**PAGE TEXT**:
☆ ☆ ☆ ☆ ☆ ☆ ☆

|Ant Mullins||17/11/2018 16:17:46|
|1 forum posts|
Hi Everyone, I first started flying in 1989 at the age of 12. I was ok - did my A, B and I badges and was a regular at the Ashbourne Club. My last flight was around 2003. In 2018 I have found myself missing the hobby I once adored. I have decided at 41 to return; but I see a lot has changed since the days of my Futaba Challenger and Field Force 6! Over the years I had a lot of models; but need a decent model and radio gear to return with. Would anyone recommend a good re-entry model? I'll list my previous models below so you can gage my past! lol. (SMC Splot, Flair Hooligan, DSM Saphir, CF Phase 6, Vertigo, Sukhoi 40, Avicraft Panic, Black Horse Speed Air 40, Black Horse Super air) and loads more I have forgotten!) Any advice appreciated!
|Bruce Collinson||18/11/2018 01:09:51|
|241 forum posts|
Can you do worse than a Wot 4, either ARTF electric or even the foamie? Get stick time whilst watching what’s hot and what lights your fire this time round?
Many happy returns!
|David Davis||18/11/2018 06:42:26|
3197 forum posts
+1 for the WOT 4. Everybody should have one.
|Peter Miller||18/11/2018 08:34:25|
9655 forum posts
Never flown a Wot 4 but you can still use your radios. I still use my FF8 on some models
Of course a nice shiny new radio with lots of buttons and switches will be very tempting
|Frank Skilbeck||18/11/2018 08:37:27|
4245 forum posts
If your local club has a trainer on a buddy box it would be good to pop down and have a quick flight or two, you'd probably find that in a couple of flights that it's all come back so you could buy what you want.
But +1 for a Wot 4, but we've just had a new member who last flew 30 years ago turn up with a 20cc low wing Nimble aerobatic model, no problems flying it but judging the landing at our site is taking a little practice.
|Percy Verance||18/11/2018 08:47:04|
7381 forum posts
I'd echo Frank's comment above. We had a chap whom returned after a 14 year break, and he simply went out and flew one of his old models straight off. Ok, he was shaky, but he did get it down without damage. Subsequent flights improved each time, so by the time he'd done 15 or 20 you wouldn't have known he'd been away from it.
It's really down to how you feel. A couple of flights with the club trainer can't be a bad thing in these safety conscious times. I wouldn't be 100% sure about your old gear until you've had it checked out. It will almost certainly need new battery packs. If you decide to buy new stuff, just check out what's popular at the club you fly with. Lots of choice out there now, with the big brand names you may be familiar with no longer the default choice......
Oh, and some of the models you listed are still available if you fancy flying them once more......
Edited By Percy Verance on 18/11/2018 09:00:55
|Denis Watkins||18/11/2018 08:59:34|
|3378 forum posts|
There has been a revolution of improvement in flying gear and propulsion these past years
But flying, and models are just the same
So follow the lads advice and get out and enjoy yourself
|Peter Christy||18/11/2018 09:35:40|
|1192 forum posts|
Ant: Flying is like riding a bicycle - you may get a bit rusty, but you don't forget! Looking down your list of previous models, I reckon one flight and you'll be away again! Get someone to do the first take-off, then hand over the Tx, and it will be like you were never away!

☆ ☆ ☆ ☆ ☆ ☆ ☆

**DATA ROWS**:

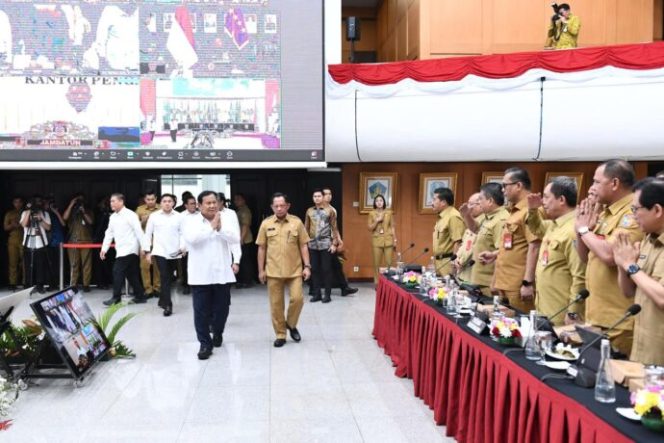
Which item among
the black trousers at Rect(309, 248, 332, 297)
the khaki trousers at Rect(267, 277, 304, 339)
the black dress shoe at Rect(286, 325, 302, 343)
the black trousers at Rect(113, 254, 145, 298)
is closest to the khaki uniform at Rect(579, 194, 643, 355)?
the khaki trousers at Rect(267, 277, 304, 339)

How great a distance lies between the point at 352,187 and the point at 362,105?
1738 millimetres

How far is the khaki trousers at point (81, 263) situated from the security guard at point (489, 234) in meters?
6.14

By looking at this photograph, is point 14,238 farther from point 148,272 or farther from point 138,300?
point 138,300

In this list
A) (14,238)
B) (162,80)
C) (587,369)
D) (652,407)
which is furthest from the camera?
(14,238)

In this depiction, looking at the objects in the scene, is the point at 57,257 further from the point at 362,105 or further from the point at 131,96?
the point at 362,105

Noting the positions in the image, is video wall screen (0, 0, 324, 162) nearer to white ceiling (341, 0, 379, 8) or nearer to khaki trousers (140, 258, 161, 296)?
khaki trousers (140, 258, 161, 296)

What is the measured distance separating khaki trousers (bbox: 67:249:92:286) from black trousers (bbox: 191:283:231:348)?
413cm

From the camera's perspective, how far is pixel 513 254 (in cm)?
401

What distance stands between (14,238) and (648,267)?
8645mm

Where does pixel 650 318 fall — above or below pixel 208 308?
above

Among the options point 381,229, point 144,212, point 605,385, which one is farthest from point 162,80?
point 605,385

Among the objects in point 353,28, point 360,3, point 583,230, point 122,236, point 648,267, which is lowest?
point 122,236

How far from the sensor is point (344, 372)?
173 inches

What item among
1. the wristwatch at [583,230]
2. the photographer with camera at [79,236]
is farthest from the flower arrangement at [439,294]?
the photographer with camera at [79,236]
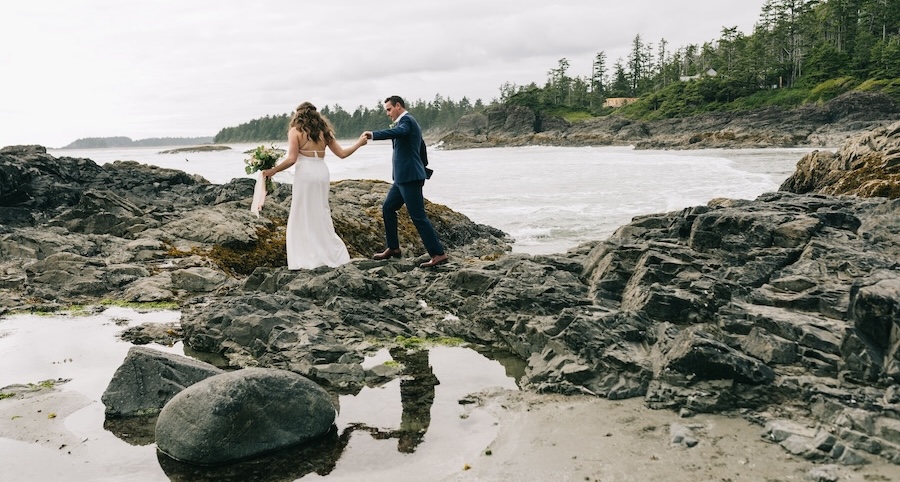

☆ ☆ ☆ ☆ ☆ ☆ ☆

**COMPLETE THE FOLLOWING**:
a) From the forum thread on returning to model flying, set down the passage starting at "Many happy returns!" and ending at "a little practice.".
b) Name every person who posted in the forum thread on returning to model flying.

**SOLUTIONS TO THE EXERCISE**:
a)
Many happy returns!
|David Davis||18/11/2018 06:42:26|
3197 forum posts
+1 for the WOT 4. Everybody should have one.
|Peter Miller||18/11/2018 08:34:25|
9655 forum posts
Never flown a Wot 4 but you can still use your radios. I still use my FF8 on some models
Of course a nice shiny new radio with lots of buttons and switches will be very tempting
|Frank Skilbeck||18/11/2018 08:37:27|
4245 forum posts
If your local club has a trainer on a buddy box it would be good to pop down and have a quick flight or two, you'd probably find that in a couple of flights that it's all come back so you could buy what you want.
But +1 for a Wot 4, but we've just had a new member who last flew 30 years ago turn up with a 20cc low wing Nimble aerobatic model, no problems flying it but judging the landing at our site is taking a little practice.

b)
Ant Mullins
Bruce Collinson
David Davis
Peter Miller
Frank Skilbeck
Percy Verance
Denis Watkins
Peter Christy